• [Activity list]:
(1) For each statement about the IVLS text, answer yes or no, and quote the exact words of the text that decide it. (a) The algorithm is based on alternating least squares. (b) Alternating between the two steps guarantees convergence to a global minimum. (c) The number of iterations is the same for every model.
(2) Transcribe the part of the IVLS text that opens with the words containing "Applications of the" and closes with "space-time correlated data.".
(3) Pick up the IVLS text after its final sentence and carry it on.

We introduce an iterative multivariate variance least squares estimation (IVLS) for the estimation of the vector of parameters \(\mathbf {\theta } \). The objective function to minimize is \(VLS=trace(\Xi -\mathbf {U}-\mathbf {D})^{2}\), with \(\Xi _{|mkp\times mkp}\) the empirical model covariance matrix. The algorithm is based on alternating least squares in a two-step iterative optimization process. At every iteration, the IVLS procedure first fixes \(\mathbf {U}\) and the solves for \(\mathbf {D}\), and then it fixes \(\mathbf {D}\) and solves for \(\mathbf {U}\). Since the LS solution is unique, at each step the VLS function can either decrease or stay unchanged but never increase. Alternating between the two steps iteratively guarantees convergence only to a local minimum, because it ultimately depends on the initial values for \(\mathbf {U}\). Being \(\Xi \) the matrix of the multivariate OLS cross-products of residuals, the VLS iterations are given by the following steps: (a) starting from the separate subject (group)-specific empirical covariance matrices \(\mathbf {U}_{ri}\), first minimize VLS to obtain the estimate of the random-effects covariance \(\mathbf {D}\), then (b), given the matrix \(\mathbf {\widehat{B}}_{GLS}\)%, minimize VLS, setting the same error covariance matrix among the subjects, and (c), iterate (a) and (b), until convergence to the minimum. The number of iterations may vary, depending on the choice of the specific model variance structure for the random effects and error covariance matrices.
Applications of the predPCA may be related to different types of available data, and then may accommodate a variety of patterned covariance matrices. Further, groups can be dependent or independent, even in space, time, and space-time correlated data.

• [Dataset section]:
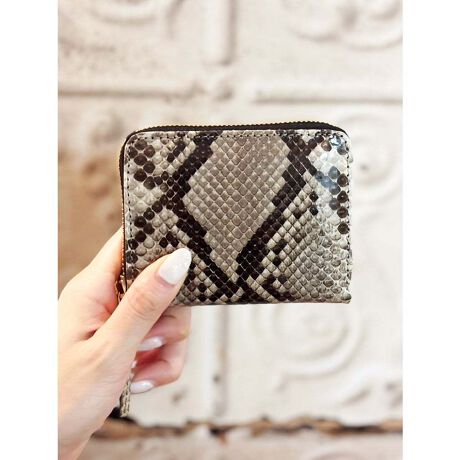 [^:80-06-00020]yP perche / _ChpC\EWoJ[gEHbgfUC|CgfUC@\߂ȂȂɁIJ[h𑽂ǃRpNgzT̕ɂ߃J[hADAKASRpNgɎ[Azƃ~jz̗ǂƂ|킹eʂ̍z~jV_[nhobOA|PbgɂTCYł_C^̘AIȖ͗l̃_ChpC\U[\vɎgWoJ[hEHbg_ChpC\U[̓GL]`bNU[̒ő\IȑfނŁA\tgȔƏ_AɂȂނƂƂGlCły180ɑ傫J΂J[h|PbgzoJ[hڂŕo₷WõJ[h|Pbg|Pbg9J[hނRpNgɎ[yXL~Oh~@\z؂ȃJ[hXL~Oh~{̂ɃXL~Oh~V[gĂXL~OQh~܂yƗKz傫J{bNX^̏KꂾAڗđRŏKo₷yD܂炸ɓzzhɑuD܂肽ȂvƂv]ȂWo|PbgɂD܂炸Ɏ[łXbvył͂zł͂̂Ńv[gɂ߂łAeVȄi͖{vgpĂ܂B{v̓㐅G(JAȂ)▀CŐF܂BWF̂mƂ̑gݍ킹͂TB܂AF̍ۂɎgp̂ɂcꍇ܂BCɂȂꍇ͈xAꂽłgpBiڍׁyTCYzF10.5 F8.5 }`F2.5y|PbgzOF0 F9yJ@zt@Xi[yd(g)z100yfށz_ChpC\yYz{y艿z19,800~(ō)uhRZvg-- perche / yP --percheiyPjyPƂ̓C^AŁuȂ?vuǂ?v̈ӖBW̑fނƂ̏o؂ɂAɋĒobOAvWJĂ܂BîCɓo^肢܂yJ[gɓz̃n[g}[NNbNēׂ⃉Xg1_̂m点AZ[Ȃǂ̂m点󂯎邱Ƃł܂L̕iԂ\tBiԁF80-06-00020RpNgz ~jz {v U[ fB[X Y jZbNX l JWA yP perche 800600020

• [Expected results]:
(1)
(a) Yes: "The algorithm is based on alternating least squares in a two-step iterative optimization process."
(b) No: "Alternating between the two steps iteratively guarantees convergence only to a local minimum"
(c) No: "The number of iterations may vary"

(2)
Applications of the predPCA may be related to different types of available data, and then may accommodate a variety of patterned covariance matrices. Further, groups can be dependent or independent, even in space, time, and space-time correlated data.

(3)
The IVLS estimator at each step is unbiased, as discussed in the following Lemma:
Lemma
(Unbiasedness of the IVLS estimator) Under the balanced p -variate variance components MANOVA model \(\mathbf {Y}^{*}=\mathbf {Z}\mathbf {A}+\mathbf {E}\), with \(\mathbf {Z}\) the design matrix of random effects, \(\mathbf {E}\) the matrix of errors, and covariance matrix \(\mathbf {D}+\mathbf {U}\), \(\mathbf {D}=(\mathbf {I}\otimes \mathbf {Z})cov[vec(\mathbf {A})](\mathbf {I}\otimes \mathbf {Z}^{\prime })\), \(\mathbf {U}=cov[vec(\mathbf {E})]\), and known matrix \(\mathbf {U}\), for the IVLS estimator of the parameters \(\mathbf {\theta } \) in \(\mathbf {D}\) we have \(E[\mathbf {D}=\mathbf {D}(\mathbf {\widehat{\theta }}_{IVLS})]=\mathbf {D}\mathbf {(\theta )}.\)
The proof is given in Appendix 2.
Finally, a SVD of the matrix \(\widetilde{\mathbf {Y}}\) from the p-dimensional \(\widetilde{\mathbf {y}}\) vector is obtained, in order to give a PC decomposition of the subject data involved by the linear model. The predPC are generated by the eigenvalue-eigenvector decomposition of the covariance matrix of the predicted data, i.e., \((\widetilde{\mathbf {Y}} - \mathbf {XB}(\widehat{\mathbf {\theta }}))^{\prime }(\widetilde{\mathbf {Y}} - \mathbf {XB}(\widehat{\mathbf {\theta }}))\).
3 An Application to Some Well-Being Indicators
The introduced predPCA is applied here for the analysis of some Equitable and Sustainable Well-being indicators (BES), annually provided by the Italian Statistical Institute [16].
The discussed IVLS estimation procedure is adopted.
According to recent law reforms, these indicators should contribute to define the economic policies which largely affect some fundamental dimensions of the quality of life. In this case study, we present an application of predPCA to 5 of the 12 BES indicators available in the years 2013–2016, collected at the level of NUTS2 (Nomenclature of Territorial Units for Statistics). We use the random-effect MANOVA model, where the random multivariate vector \(\mathbf {Y}\) includes the repeated observations of all the Italian regions in the 4 time instants (\(\mathbf {X}\)). We do not consider model covariates, allowing predictors to be derived only by the covariance structure. We assume equicorrelation both of the multivariate random effects and of the residual covariance (see Appendix 1 for details). The random-effects MANOVA model is then given by a balanced design, with an AR(1) error structure.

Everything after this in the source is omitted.